Daniel Eckert
Student Writer


courtesy of kconnors via morguefile.com

The President of the United States America has officially asked Congress to declare a three year war initiative against ISIS. This is a monumental moment in the history of the president’s foreign policy, especially considering it is a presidency built on the agenda of ending the Iraq conflict and the war on terror within Afghanistan.

As ISIS continues to wage war throughout sections of the Middle East, the president formally authorized air-strikes to work in tandem with forces on the ground. This move to legitimize the war against ISIS is remarkable in that it is the first time that a president will seek the approval of Congress to engage in war since President George Bush initiated the war in Afghanistan.

Only days on the heels of seeking congressional approval, the president officially announced legislation that would limit his (and his successor’s) power. The binds he would impose upon himself would seek to limit the power of the president’s ability to initiate military actions. This is a strategic move to distance himself from the unfavorable use of power during the Bush presidency, while responding to the criticisms levied at his own office concerning the usage of drones. Further still, this legislation would distance the 2016 Democratic candidates from both Bush’s Patriot Act era war policy and from President Obama’s drone usage.

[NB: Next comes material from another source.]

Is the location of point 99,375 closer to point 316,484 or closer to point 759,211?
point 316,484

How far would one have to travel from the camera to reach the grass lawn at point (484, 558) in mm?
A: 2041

The verbiage of the legislation further equips future presidents to undo the proposed legislation. This is effectively designed as a public relations nightmare. Any president who would attempt to reverse the legislation would be perceived as a power-grabbing head of state, and if there is one thing Americans do not like, it is the idea of the most powerful individual in government attempting to expand their power base. Further, if the Democrat Party’s fears are realized and 2016 does not yield a Democrat president, this legislation can always be utilized to hamper the progress of a Republican president concerning war.

The most interesting result of the legislation is that if the Republican congress decides not to enact the proposed law, they will be implicit in “aiding the president”. After all, many Conservatives voted for the current congress because they felt as though the president was violating the constitution concerning healthcare and immigration. Now, the president is confronting them with an opportunity in which both action and inaction are strategically untenable.

This seems reminiscent of the State of the Union where the president left the Congress with little choice but inaction. By simultaneously limiting his wartime power semantically, and still holding to a war plan which excludes ground units, the president is getting the most support he can from both sides of the aisle. More importantly, he is carefully laying the groundwork for a Democrat White House in 2016, something he all but announced in the State of the Union as he clarified that he would begin to campaign across the country for classically Democrat legislation.

As of yet, the GOP has not been able to formulate a response that many would find favorable. While Republican Senator Mo Brooks claims that America must be doing more to thwart ISIS, it is difficult for him to find support within the war-weary country. This is compounded by the fact that ISIS appears to be losing momentum.

So what does a congressionally supported war on ISIS mean? For the president, this is both a moment to shine and eliminate yet another symbol of terrorism, as well as a moment to place another brick in the wall around GOP 2016 presidential aspirations.